The African rat found 71 landmines and 38 unexploded ordnance during his service, according to APOPO, the NGO that clears the mines that train him.
But APOPO said the venerable rat, who turns seven later this year. “Work hard and deserve to rest now.”
“Even though he is still strong But he was already in retirement. And it’s starting to slow down noticeably,” APOPO said. “It’s time.”
His work helped the organization clear over 225,000 square meters in Cambodia. where decades of conflict have left the landscape with unexploded dangerous equipment.
Magawa is larger than a common pet rat. But it’s still light enough not to drop a mine by walking past it. as a human miner might do. That advantage allowed APOPO to train him and the other mice. Detect the smell of explosive chemicals used in landmines and notify supervisors.
The group praised Magawa for “Allowing local communities to live, work, play and be educated without fear of losing life or limbs.”
African giant rats are smart and easy to train. Magawa began training at an early age and “passed all the tests with flying colors” before being sent to Cambodia, the PDSA said when handing him the medal.

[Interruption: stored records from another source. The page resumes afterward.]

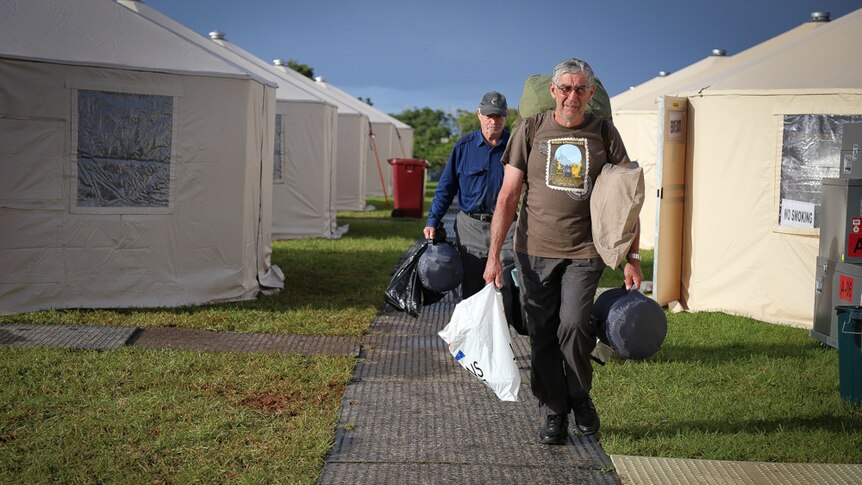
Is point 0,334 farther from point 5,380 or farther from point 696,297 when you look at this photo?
point 696,297

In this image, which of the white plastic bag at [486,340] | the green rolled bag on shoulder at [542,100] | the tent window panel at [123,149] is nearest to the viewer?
the white plastic bag at [486,340]

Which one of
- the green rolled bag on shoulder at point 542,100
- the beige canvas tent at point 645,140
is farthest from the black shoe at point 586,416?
the beige canvas tent at point 645,140

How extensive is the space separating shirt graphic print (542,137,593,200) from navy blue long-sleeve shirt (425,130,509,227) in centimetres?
151

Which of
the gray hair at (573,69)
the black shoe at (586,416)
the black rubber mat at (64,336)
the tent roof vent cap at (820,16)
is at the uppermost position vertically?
the tent roof vent cap at (820,16)

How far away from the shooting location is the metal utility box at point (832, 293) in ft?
24.8

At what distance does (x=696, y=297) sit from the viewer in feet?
33.0

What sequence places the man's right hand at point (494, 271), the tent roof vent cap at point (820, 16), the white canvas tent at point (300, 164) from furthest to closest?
the white canvas tent at point (300, 164) → the tent roof vent cap at point (820, 16) → the man's right hand at point (494, 271)

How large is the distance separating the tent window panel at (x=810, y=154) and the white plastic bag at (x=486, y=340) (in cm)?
494

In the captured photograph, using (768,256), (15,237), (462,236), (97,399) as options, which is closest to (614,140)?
(462,236)

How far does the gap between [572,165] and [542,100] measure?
0.96 meters

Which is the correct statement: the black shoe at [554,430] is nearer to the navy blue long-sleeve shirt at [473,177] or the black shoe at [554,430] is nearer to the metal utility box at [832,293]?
the navy blue long-sleeve shirt at [473,177]

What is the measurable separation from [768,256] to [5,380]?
6665 millimetres

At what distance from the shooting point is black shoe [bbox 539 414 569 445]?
5.36 m

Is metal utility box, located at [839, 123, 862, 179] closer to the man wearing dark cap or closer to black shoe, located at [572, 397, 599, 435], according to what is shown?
the man wearing dark cap
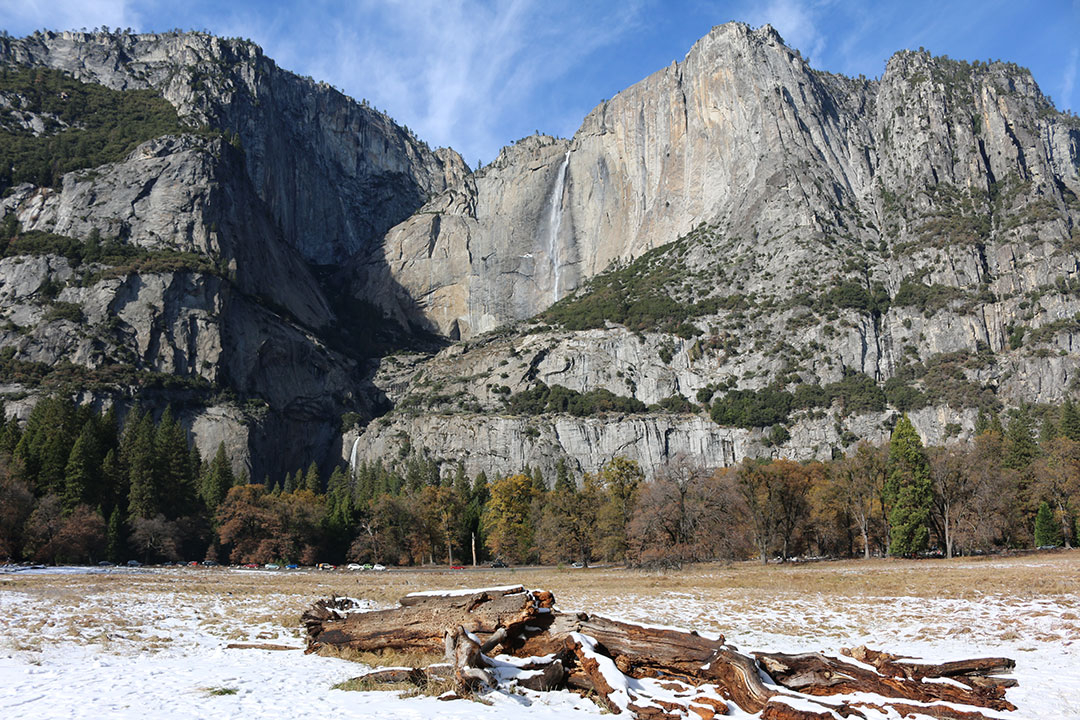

He was trained to ignore the scraps lying around. and signaled to his caretaker when the exact location of the mine was detected. He was able to locate mines so quickly that he was able to clear an area the size of a tennis court in 30 minutes, something that would take four days for humans using a metal detector, PDSA said.
Several countries dropped unexploded ordnance across Cambodia, Vietnam and Laos during the Vietnam War.
Then, after the fall of the Khmer Rouge The ensuing civil war and the invasion of Vietnam saw a rise in landmines across the Southeast Asian nation.
APOPO said it cleared 4.3 million square meters in Cambodia alone last year, which “would not have been possible without the help of the little hero Magawa.” The organization operates in 59 countries.
CNN’s Jessie Yeung contributed to the report.